Olympic leaders say there’s no such thing as male advantage in sport. Here’s a simple question for them: if that were true, why not just scrap sex-based categories of men and women altogether? We all know why. Men run faster, jump higher and are stronger than women.
If you take the top 15-year-old boys in just the United States in a wide range of swimming and track and field events and overlay the best eight results over the top eight outstanding women in Olympic finals in 2016, only a handful of women make a final and none gets a medal of any colour. Because they’re boys, they have male hormones and developmental pathways that girls never have unless cheating is at play.
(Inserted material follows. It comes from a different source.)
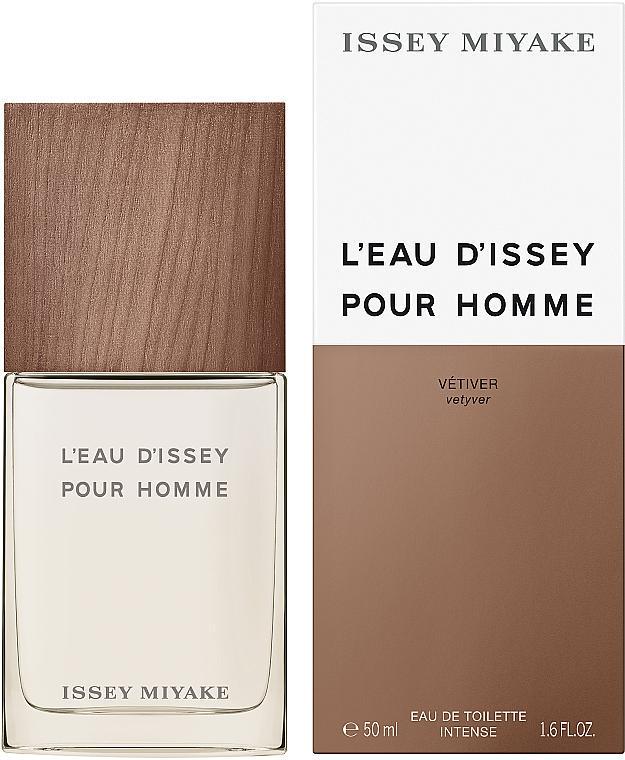 Туалетная вода для мужчин Issey Miyake L'Eau D'Issey Vetiver Intense 50 мл (380980)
Which takes us to another huge chunk of evidence the IOC has been ignoring. I swam at a time of East German doping and in my sport the GDR women were systematically doped with testosterone from around the time of puberty. Scientists worked out in the 1960s that if they gave girls a touch of what boys got, they were guaranteed gold and most of the other prizes too.
Olympic, World and European sports results of the 1970s and 1980s were awash with injustice and the crime was confessed to as early as 1990. Yet the IOC has done nothing to address the biggest heist in sport. East German athletes have received compensation in Germany for the harm caused to them, but there has been no justice for all the women from other countries denied their rightful rewards.
This was the same organisation that had placed the heads of GDR doping on their advisory panels and had failed to act when it discovered that this doping had been run from an IOC-accredited laboratory. It was the same organisation that had ignored our pleas for justice for more than 30 years.
Ten British rowing women’s masters records are now in the hands of male athletes identifying as women. That’s not merely unfair – it’s cheating by another name. Women’s sport is not a colony for mediocre males.